▸ ACTIVITY
From the line with "Q: Fraction of annotators marking 'resting'?" to the final line, print the records exactly as they are.

====== INFORMATION SUPPLIED ======

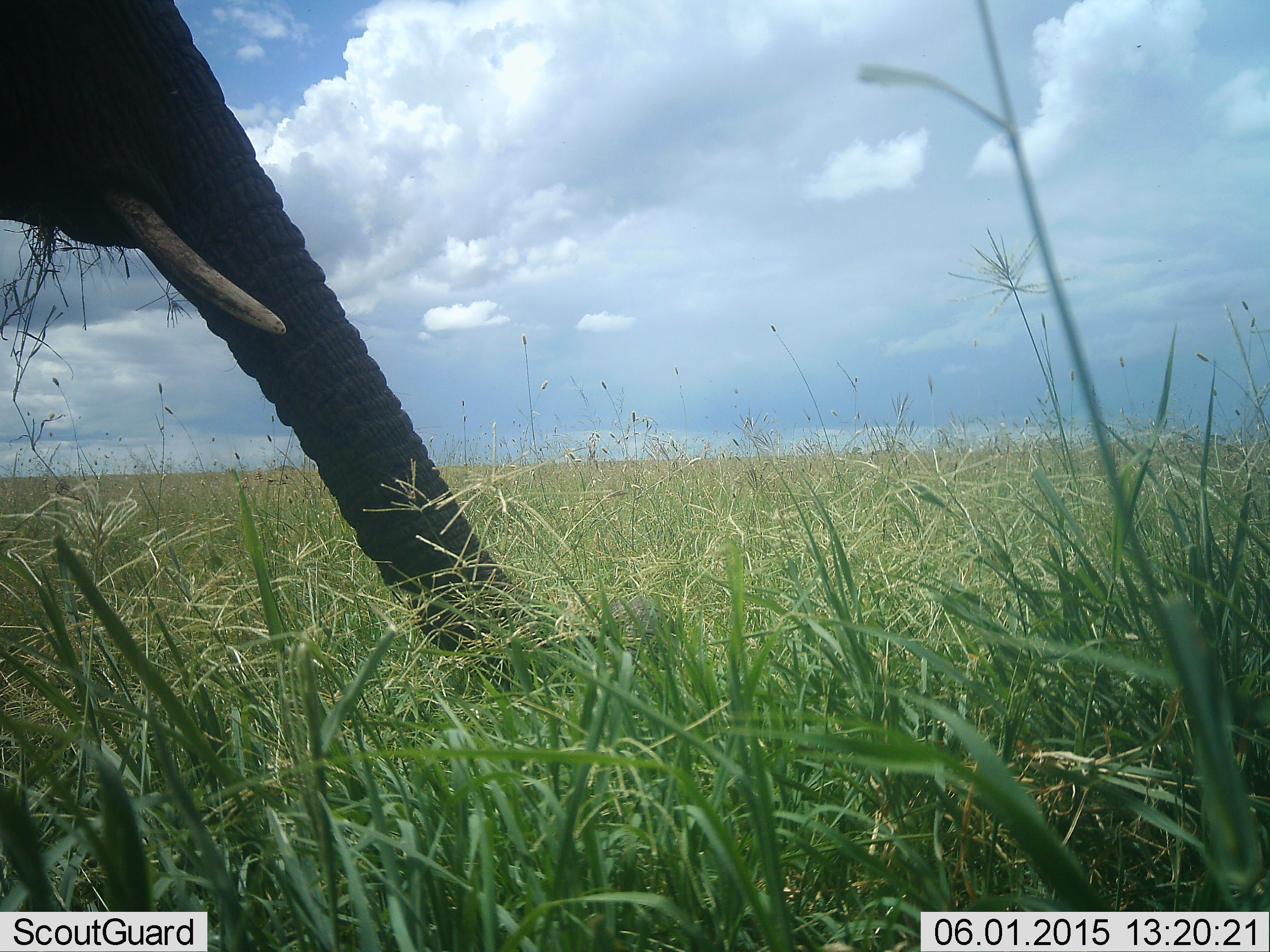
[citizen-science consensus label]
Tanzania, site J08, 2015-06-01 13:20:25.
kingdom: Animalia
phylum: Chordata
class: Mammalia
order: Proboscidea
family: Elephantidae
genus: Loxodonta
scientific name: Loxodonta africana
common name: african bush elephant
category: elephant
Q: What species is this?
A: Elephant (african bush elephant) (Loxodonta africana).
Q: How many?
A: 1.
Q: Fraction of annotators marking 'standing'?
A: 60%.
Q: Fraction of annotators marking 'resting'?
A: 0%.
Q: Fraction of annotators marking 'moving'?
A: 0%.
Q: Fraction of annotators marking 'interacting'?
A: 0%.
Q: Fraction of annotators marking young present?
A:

======

▸ FINISHED TASK
Q: Fraction of annotators marking 'resting'?
A: 0%.
Q: Fraction of annotators marking 'moving'?
A: 0%.
Q: Fraction of annotators marking 'interacting'?
A: 0%.
Q: Fraction of annotators marking young present?
A:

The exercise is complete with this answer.